── Data shown
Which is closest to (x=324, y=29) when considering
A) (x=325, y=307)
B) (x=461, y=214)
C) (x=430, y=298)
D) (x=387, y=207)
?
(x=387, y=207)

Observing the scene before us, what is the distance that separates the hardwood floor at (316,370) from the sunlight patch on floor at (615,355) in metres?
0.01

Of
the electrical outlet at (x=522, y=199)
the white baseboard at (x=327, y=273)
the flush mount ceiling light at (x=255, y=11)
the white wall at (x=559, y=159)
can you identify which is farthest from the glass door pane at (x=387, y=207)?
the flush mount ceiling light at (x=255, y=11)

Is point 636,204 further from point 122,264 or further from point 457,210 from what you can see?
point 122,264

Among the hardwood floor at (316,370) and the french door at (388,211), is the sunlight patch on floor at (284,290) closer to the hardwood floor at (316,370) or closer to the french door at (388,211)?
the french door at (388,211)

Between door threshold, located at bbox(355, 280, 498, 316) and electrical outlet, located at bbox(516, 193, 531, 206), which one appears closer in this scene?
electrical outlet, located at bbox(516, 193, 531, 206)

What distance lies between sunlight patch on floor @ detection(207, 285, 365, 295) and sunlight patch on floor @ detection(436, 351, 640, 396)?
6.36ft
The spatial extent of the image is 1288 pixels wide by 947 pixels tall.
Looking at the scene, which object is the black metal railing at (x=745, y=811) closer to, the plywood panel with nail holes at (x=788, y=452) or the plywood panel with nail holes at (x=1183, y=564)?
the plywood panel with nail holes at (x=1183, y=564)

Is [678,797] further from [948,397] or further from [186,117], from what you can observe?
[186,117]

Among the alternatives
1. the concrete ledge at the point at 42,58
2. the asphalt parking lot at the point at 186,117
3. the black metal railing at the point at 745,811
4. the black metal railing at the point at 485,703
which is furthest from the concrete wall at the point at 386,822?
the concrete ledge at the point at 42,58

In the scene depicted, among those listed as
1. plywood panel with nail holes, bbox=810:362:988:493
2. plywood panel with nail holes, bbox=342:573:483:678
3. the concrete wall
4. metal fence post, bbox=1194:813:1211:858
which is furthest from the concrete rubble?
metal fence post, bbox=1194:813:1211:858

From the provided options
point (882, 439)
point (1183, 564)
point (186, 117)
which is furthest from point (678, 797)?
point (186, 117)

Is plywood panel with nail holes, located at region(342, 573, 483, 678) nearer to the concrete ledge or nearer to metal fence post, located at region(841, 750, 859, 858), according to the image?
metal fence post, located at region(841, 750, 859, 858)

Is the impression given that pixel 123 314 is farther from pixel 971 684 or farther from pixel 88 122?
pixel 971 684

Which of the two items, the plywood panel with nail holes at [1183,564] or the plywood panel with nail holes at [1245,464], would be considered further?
────
## Required task
Reproduce every one of the rows above verbatim, from the first line to the last.

## Written response
Which is closest to (x=324, y=29) when considering
A) (x=325, y=307)
B) (x=461, y=214)
C) (x=430, y=298)
D) (x=387, y=207)
?
(x=387, y=207)

Observing the scene before us, what is the distance that separates the hardwood floor at (316,370) from the sunlight patch on floor at (615,355) in metres?
0.01

Of
the electrical outlet at (x=522, y=199)
the white baseboard at (x=327, y=273)
the flush mount ceiling light at (x=255, y=11)
the white wall at (x=559, y=159)
can you identify which is farthest from the glass door pane at (x=387, y=207)?
the flush mount ceiling light at (x=255, y=11)

Is point 636,204 further from point 122,264 or further from point 457,210 from what you can see?
point 122,264

Among the hardwood floor at (316,370) and the french door at (388,211), is the sunlight patch on floor at (284,290) closer to the hardwood floor at (316,370) or closer to the french door at (388,211)?
the french door at (388,211)

Between door threshold, located at bbox(355, 280, 498, 316) and electrical outlet, located at bbox(516, 193, 531, 206), which one appears closer in this scene?
electrical outlet, located at bbox(516, 193, 531, 206)

What distance lies between sunlight patch on floor @ detection(207, 285, 365, 295) and sunlight patch on floor @ detection(436, 351, 640, 396)?
6.36ft
The spatial extent of the image is 1288 pixels wide by 947 pixels tall.
Looking at the scene, which object is the black metal railing at (x=745, y=811) closer to, the plywood panel with nail holes at (x=788, y=452) or the plywood panel with nail holes at (x=1183, y=564)?
the plywood panel with nail holes at (x=1183, y=564)

Is [678,797] further from [948,397] or further from [186,117], from what you can observe?
[186,117]

Among the alternatives
1. the concrete ledge at the point at 42,58
2. the asphalt parking lot at the point at 186,117
3. the black metal railing at the point at 745,811
4. the black metal railing at the point at 485,703
which is furthest from the concrete wall at the point at 386,822?
the concrete ledge at the point at 42,58

In the scene depicted, among those listed as
1. plywood panel with nail holes, bbox=810:362:988:493
2. plywood panel with nail holes, bbox=342:573:483:678
3. the concrete wall
4. metal fence post, bbox=1194:813:1211:858
which is furthest from the concrete rubble?
metal fence post, bbox=1194:813:1211:858

From the provided options
point (882, 439)
point (1183, 564)
point (186, 117)
which is furthest from point (678, 797)?
point (186, 117)

Is plywood panel with nail holes, located at region(342, 573, 483, 678) nearer to the concrete ledge or nearer to metal fence post, located at region(841, 750, 859, 858), according to the image?
metal fence post, located at region(841, 750, 859, 858)

Is the impression given that pixel 123 314 is farther from pixel 971 684 or farther from pixel 88 122?
pixel 971 684

Which of the two items, the plywood panel with nail holes at [1183,564] or the plywood panel with nail holes at [1245,464], would be considered further?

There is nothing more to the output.